INFORMATION PROVIDED:
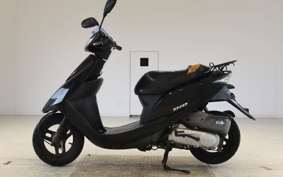 HONDA DIO Gen.6 AF68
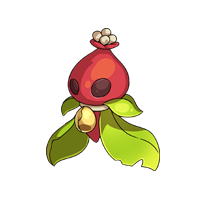 Splash image of Neeto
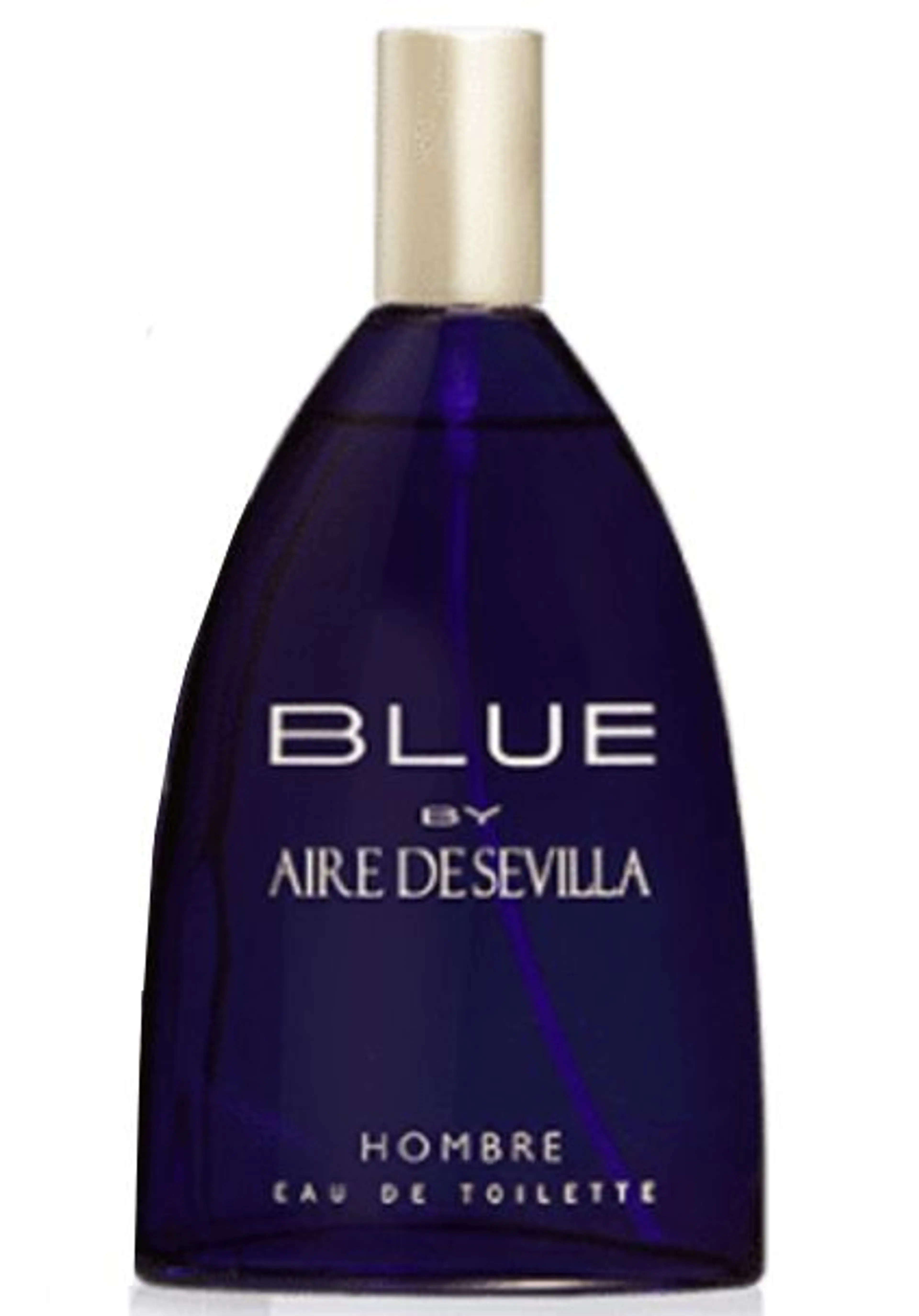 Blue Aire de Sevilla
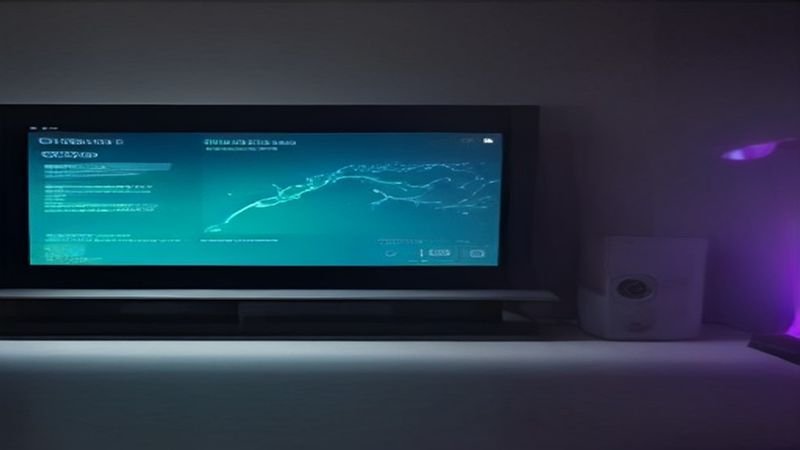 IPTV Smarters Pro 2026 : Guide d'Installation Complet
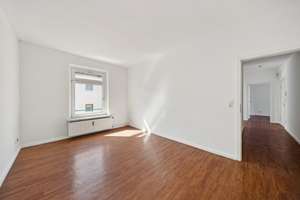 Altbau-Charme mit Potenzial – 3-Zimmer-Wohnung im denkmalgeschützten Altbau – Die vollständige Adresse der Immobilie erhältst du vom Anbieter., 20539 Rothenburgsort, Hamburg – Vorschaubild 5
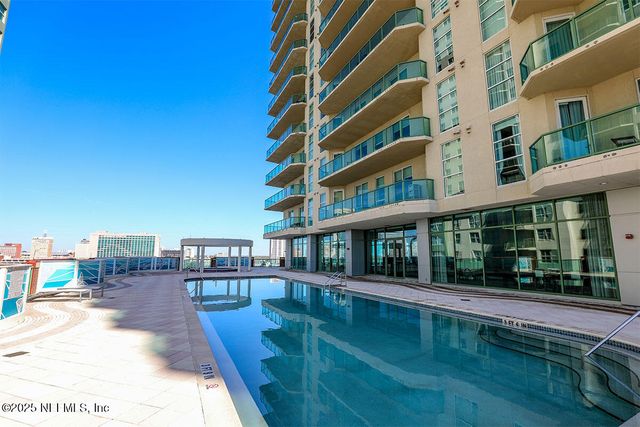 1431 RIVERPLACE Boulevard, 3107, Jacksonville, FL 32207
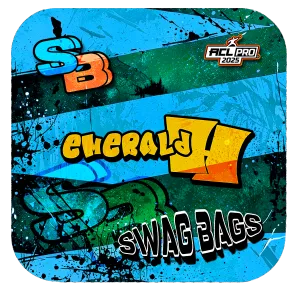 CAUTION - Emerald H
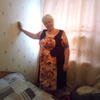 Светлана, 52, г.Канск Светлана, 52, г.Канск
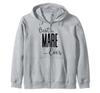 Tops – Camisolas e sweatshirts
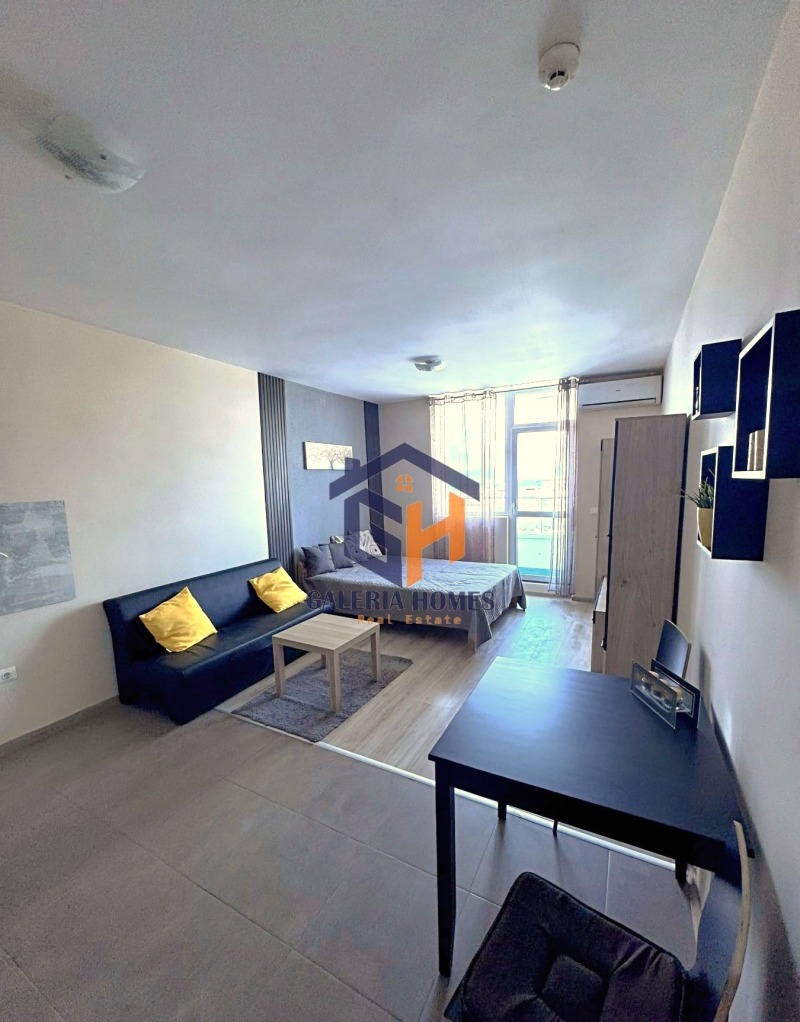 Продава 1-СТАЕН, град София, Студентски град • 115000 € • 72188588 1 — Holmes.bg Продава 1-СТАЕН, град София, Студентски град • 115000 € • 72188588 1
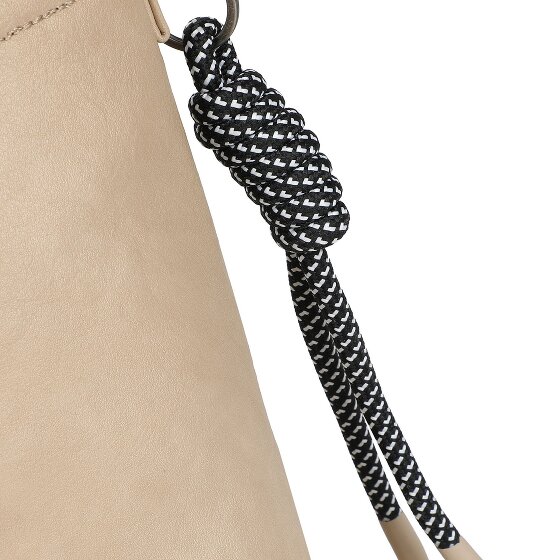 Fritzi aus Preußen Lou Shopper Bag 33 cm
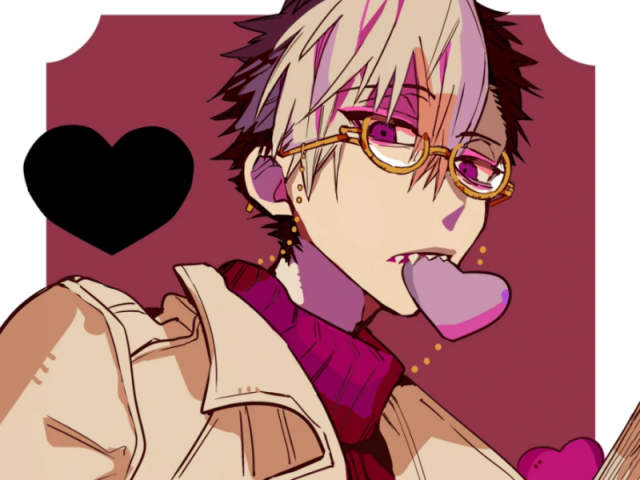 Ryūjirou Tsuchigomori
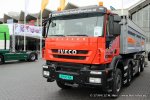 20160101-Trakker-2-00005.jpg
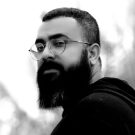 دانلود آهنگ کل بزن سرود بخون ایمان طهماسبی &bull; سوپر موزیک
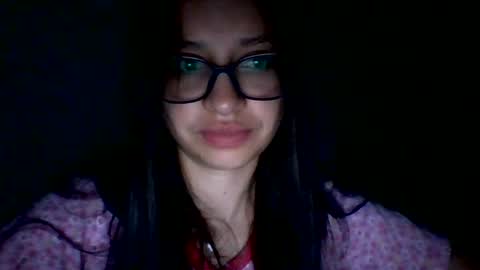 _alyson online show from 07.22.26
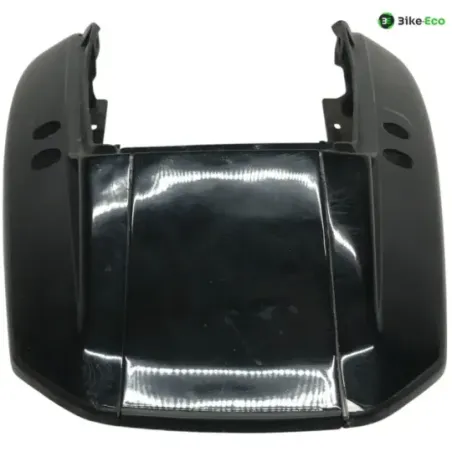 Cache carenage coque arriere YAMAHA FZS 600 1998-2001 FAZER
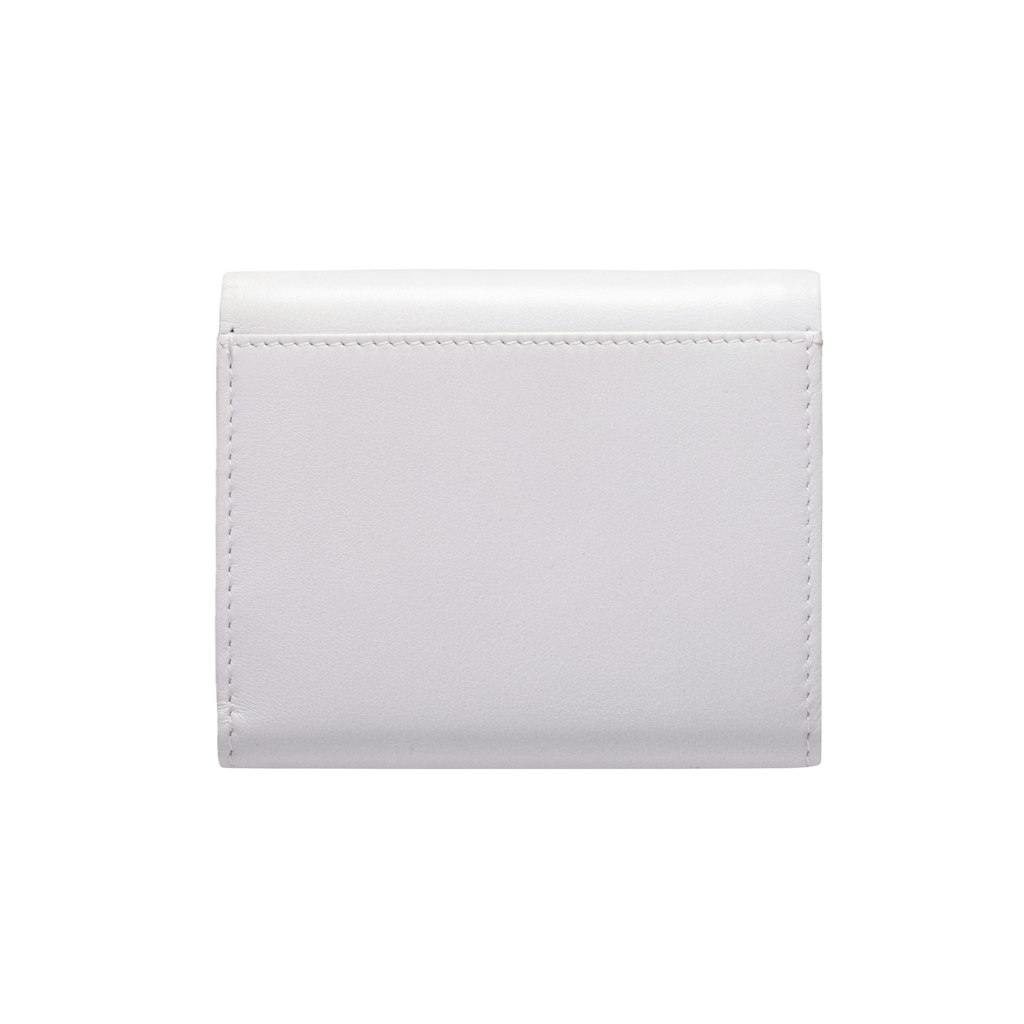 Belg Deda Purse Sv4F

EXERCISE DETAILS:
Excluding every picture, set down the listing exactly.

EXERCISE RESPONSE:
 HONDA DIO Gen.6 AF68
 Splash image of Neeto
 Blue Aire de Sevilla
 IPTV Smarters Pro 2026 : Guide d'Installation Complet
 Altbau-Charme mit Potenzial – 3-Zimmer-Wohnung im denkmalgeschützten Altbau – Die vollständige Adresse der Immobilie erhältst du vom Anbieter., 20539 Rothenburgsort, Hamburg – Vorschaubild 5
 1431 RIVERPLACE Boulevard, 3107, Jacksonville, FL 32207
 CAUTION - Emerald H
 Светлана, 52, г.Канск Светлана, 52, г.Канск
 Tops – Camisolas e sweatshirts
 Продава 1-СТАЕН, град София, Студентски град • 115000 € • 72188588 1 — Holmes.bg Продава 1-СТАЕН, град София, Студентски град • 115000 € • 72188588 1
 Fritzi aus Preußen Lou Shopper Bag 33 cm
 Ryūjirou Tsuchigomori
 20160101-Trakker-2-00005.jpg
 دانلود آهنگ کل بزن سرود بخون ایمان طهماسبی &bull; سوپر موزیک
 _alyson online show from 07.22.26
 Cache carenage coque arriere YAMAHA FZS 600 1998-2001 FAZER
 Belg Deda Purse Sv4F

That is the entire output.